Use of six sigma and lean manufacturing techniques to solve data quality issues

Manufacturing firms have been using lean techniques like 5S, JIT, Kanban, Kaizen, Poka-Yoke, TPM, TQM for more than half a century to churn out high quality products. In fact, firms like TOYOTA have used quality as a strategic lever and marketing differentiator to become one of the largest automobile manufacturers in the world.
If we think of OLTP systems like ERP, CRM etc as a machine, transactions as manufacturing process, data as raw material, then the output or finished product is the information stored in the production database of OLTP systems. The exchange of data or information over networks can be viewed as inventory or goods transfers and sales. The end consumers in this case are the OLTP business users and the organization’s end consumers.
So if data is a raw material, a high quality raw material coupled with a robust production process shall ensure a high quality finished good (information) and ensure customer delight.
If one were to apply the lean manufacturing techniques, that revolutionized traditional assembly line manufacturing by eliminating waste and building quality into the product, to the data or information process chain, the results should be equally effective and far reaching.
High quality data is defined as data that is “fit” for being used by data consumers, i.e.. can be transformed into information products that fulfill users’ expectations.   There are various dimensions of data quality such as “completeness”, “consistency”, “accuracy” etc. A data quality problem can then be defined as a difficulty in one or more of the quality dimensions that makes data unfit for use.    The causes of poor data quality are often traced to the IT system itself (technology, architecture, application design) or in the organization’s operational practices (system implementation, operations).[1]

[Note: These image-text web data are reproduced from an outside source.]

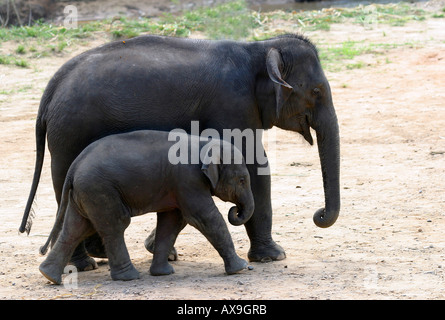 Baby Indian elephant at Elephant training camp chiang dao near Chiang Mai Thailand Oct 2005 - Stock Photo
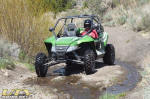 Arctic Cat Wildcat in the Pine Nut Mountains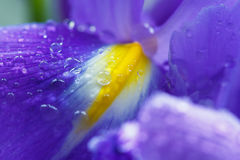 Purple Iris petals with water droplets Royalty Free Stock Photo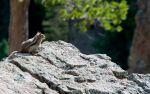 a squirrel on a rock by terryrunion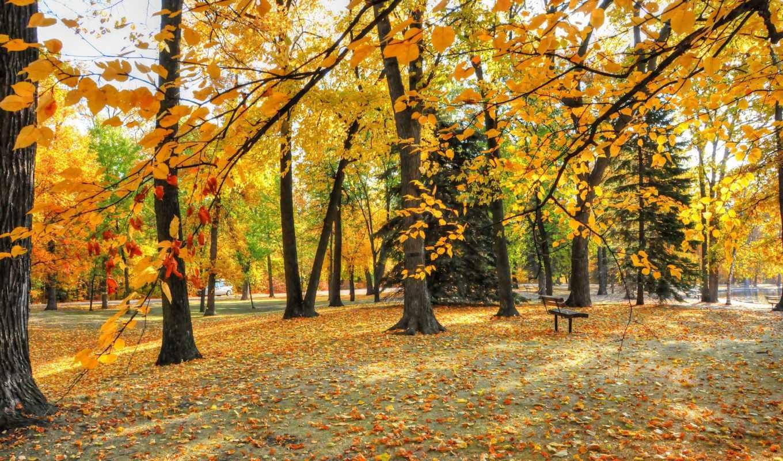 park, осень, деревья, you, листья, картинка, флот, природа, trees,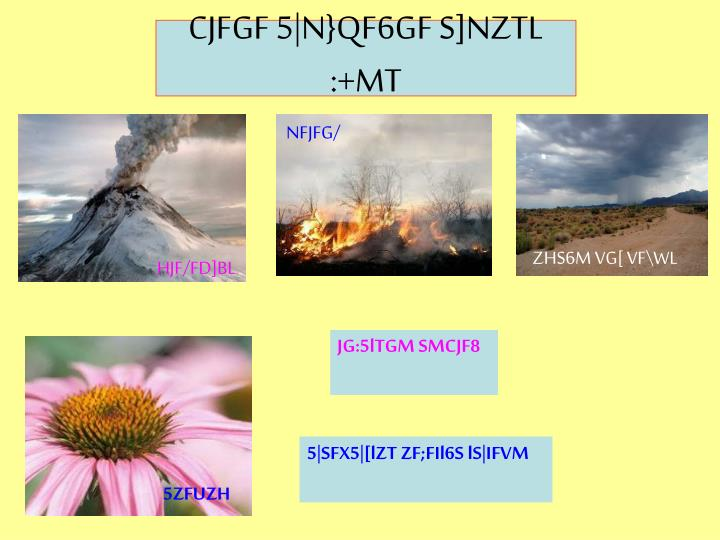 CJFGF 5|N}QF6GF S]NZTL :+MT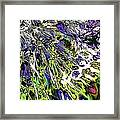 Abstract Wildflower 6 Framed Print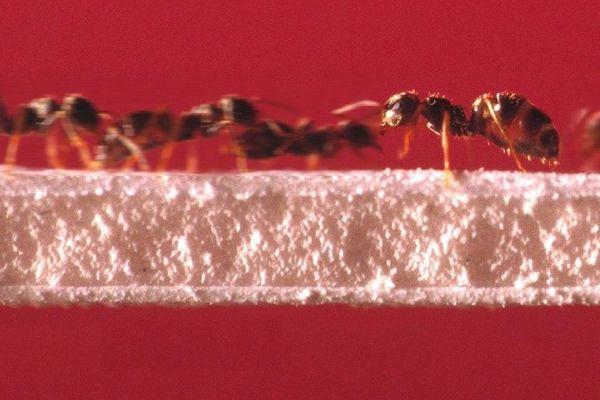 Travaux chercheurs CNRS: fourmis courant sur un pont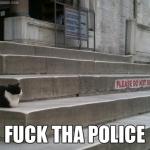 Kriminelle Katze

How to use FMEA to identify data quality hotspots:

FMEA (Failure Mode & Effects Analysis) is one of the tools used by Lean Six Sigma practitioners to identify potential problems and their impact on a process in a systematic and proactive manner. Let’s explore the usage of FMEA as a tool to identify the critical data elements and define data quality standards applicable to these elements.
An FMEA analysis identifies the opportunities for failure, or “failure modes,” in each step of the process. Each failure mode gets a numeric score for three factors that quantify (a) likelihood that the failure will occur, (b) likelihood that the failure will not be detected, and (c) the amount of harm or damage the failure mode may cause to a user or equipment. Each of these three scores can range from 1 to 10. The product of these three scores is the Risk Priority Number (RPN) for that failure mode. The sum of RPNs for all sub-tasks becomes the overall RPN of the process.
Let’s take the example of a master data maintenance screen in a SAP ECC system which has hundreds of data elements that are entered manually as well as via a mass upload program.

For one such field;  a data quality error with a minor impact rating has two causes with a fairly low probability of occurrence of each. But because the current checks are ineffective for one of the causes, it becomes a critical data element
All SAP fields for a master data domain can then be utilized in Pareto analysis using RPN values calculated above to identify the critical 20% that can lead to 80% data quality errors.
These values can also be utilized to create data quality standards and goals applicable to the critical data elements. Reducing the overall RPN by a certain percentage for a master data entry process could be one such goal.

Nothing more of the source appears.